Mathieu Beauséjour, Être gouverné

Stéphanie Dauget
Eponyme Galerie, Bordeaux,
du 31 octobre 2013 au 31 janvier 2014
Mathieu Beauséjour, Être gouverné, vue d’exposition, Eponyme Galerie, Bordeaux, 2013.
photo : permission de Eponyme Galerie, Bordeaux

En résidence au Studio du Québec à Londres de juillet à décembre 2013, Mathieu Beauséjour profite de sa venue en Europe pour nous offrir une exposition monographique à la galerie qui le représente à Bordeaux. Être gouverné s’inscrit dans un projet qui anime l’artiste depuis plusieurs années déjà, élaboré à partir d’une sémiologie tant mythologique que contemporaine du soleil : « Le soleil allait devenir l’archétype d’un vide qui engouffre, qui se consume tout en étant resplendissant. L’image du soleil est symboliquement somptueuse, inépuisable et effrayante. » (Mathieu Beauséjour, Le soleil mon œil, 2013)
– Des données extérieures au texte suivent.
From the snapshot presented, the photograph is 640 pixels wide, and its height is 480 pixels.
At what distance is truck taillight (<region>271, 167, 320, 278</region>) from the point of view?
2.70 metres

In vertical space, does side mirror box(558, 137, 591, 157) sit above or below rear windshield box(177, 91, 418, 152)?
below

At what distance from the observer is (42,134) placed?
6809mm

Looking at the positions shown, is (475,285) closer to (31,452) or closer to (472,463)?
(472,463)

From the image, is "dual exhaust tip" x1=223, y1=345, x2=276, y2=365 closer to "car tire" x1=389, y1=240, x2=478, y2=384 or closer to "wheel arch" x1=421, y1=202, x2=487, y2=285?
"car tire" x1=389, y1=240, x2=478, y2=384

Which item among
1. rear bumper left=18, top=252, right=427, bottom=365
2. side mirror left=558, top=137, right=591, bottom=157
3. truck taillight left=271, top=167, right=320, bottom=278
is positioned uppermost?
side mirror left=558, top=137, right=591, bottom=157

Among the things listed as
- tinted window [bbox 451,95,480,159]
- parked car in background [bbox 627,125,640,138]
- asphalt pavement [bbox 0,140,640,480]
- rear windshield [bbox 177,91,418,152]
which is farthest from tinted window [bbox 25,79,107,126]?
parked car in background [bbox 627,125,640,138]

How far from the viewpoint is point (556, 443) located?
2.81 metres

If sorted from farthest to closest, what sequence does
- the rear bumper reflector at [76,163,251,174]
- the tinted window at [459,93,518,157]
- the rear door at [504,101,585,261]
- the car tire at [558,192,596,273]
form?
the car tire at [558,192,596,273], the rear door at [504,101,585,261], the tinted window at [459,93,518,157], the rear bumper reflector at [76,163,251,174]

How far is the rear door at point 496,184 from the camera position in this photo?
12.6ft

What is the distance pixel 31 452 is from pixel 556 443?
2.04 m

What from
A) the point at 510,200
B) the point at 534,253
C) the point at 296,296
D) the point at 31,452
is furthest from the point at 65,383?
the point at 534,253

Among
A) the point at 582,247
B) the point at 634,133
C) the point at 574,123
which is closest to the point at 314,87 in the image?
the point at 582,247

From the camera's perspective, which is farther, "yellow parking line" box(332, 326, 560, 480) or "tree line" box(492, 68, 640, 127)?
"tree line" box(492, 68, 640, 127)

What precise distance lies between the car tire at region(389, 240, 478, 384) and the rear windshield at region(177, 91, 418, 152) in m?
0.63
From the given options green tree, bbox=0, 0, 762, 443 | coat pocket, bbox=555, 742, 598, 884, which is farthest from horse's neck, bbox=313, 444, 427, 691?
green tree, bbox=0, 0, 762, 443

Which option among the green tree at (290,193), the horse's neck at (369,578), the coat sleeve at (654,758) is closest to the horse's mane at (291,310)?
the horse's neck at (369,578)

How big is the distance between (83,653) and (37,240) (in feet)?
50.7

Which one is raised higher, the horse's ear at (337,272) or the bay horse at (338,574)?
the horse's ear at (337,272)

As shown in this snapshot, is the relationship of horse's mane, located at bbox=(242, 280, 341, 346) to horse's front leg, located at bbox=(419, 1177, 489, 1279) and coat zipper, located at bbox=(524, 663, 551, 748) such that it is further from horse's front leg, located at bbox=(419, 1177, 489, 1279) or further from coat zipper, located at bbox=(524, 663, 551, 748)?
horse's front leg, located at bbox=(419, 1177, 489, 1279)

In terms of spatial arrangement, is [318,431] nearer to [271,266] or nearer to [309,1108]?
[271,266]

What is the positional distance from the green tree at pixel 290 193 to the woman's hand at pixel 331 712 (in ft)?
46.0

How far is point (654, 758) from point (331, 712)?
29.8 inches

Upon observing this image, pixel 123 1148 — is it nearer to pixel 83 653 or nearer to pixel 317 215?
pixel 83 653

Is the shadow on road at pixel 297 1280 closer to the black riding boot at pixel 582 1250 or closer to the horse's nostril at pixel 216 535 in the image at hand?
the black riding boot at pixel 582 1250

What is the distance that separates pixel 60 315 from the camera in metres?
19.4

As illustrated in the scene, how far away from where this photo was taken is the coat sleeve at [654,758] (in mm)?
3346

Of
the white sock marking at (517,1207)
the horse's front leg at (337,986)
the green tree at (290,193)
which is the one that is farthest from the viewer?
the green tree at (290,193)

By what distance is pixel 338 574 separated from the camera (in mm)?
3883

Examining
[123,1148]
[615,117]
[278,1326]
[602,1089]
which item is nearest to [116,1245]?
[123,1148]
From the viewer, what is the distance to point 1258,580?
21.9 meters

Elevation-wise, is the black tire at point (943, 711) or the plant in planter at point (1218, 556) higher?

Aux prises avec une fascination fertile pour l’imminence du pire, Beauséjour exécute ici sa nouvelle révolution : celle qui consiste à tourner autour d’une figure allégorique si puissante qu’elle peut contenir tout l’or du monde et son chaos le plus total. L’artiste s’investit d’un protocole gestuel entièrement tourné vers l’économie de moyens, une sorte d’épreuve occupationnelle riche de son caractère absurde et du vide temporel qu’elle génère. Ce processus de travail produit une usure singulièrement créative pour son auteur qui s’inspire des emblèmes héraldiques et des guillochis de billets de banque pour mener une étude autour de la ligne noire et de sa patiente répétition. À l’instar des motifs hachurés dans les gravures anciennes, Beauséjour instaure un code de traduction de la couleur par le dessin noir. Ce système d’enchevêtrement des lignes met en jeu à la fois une recherche sur les effets d’optique et une représentation sophistiquée des symboles de pouvoir et d’argent.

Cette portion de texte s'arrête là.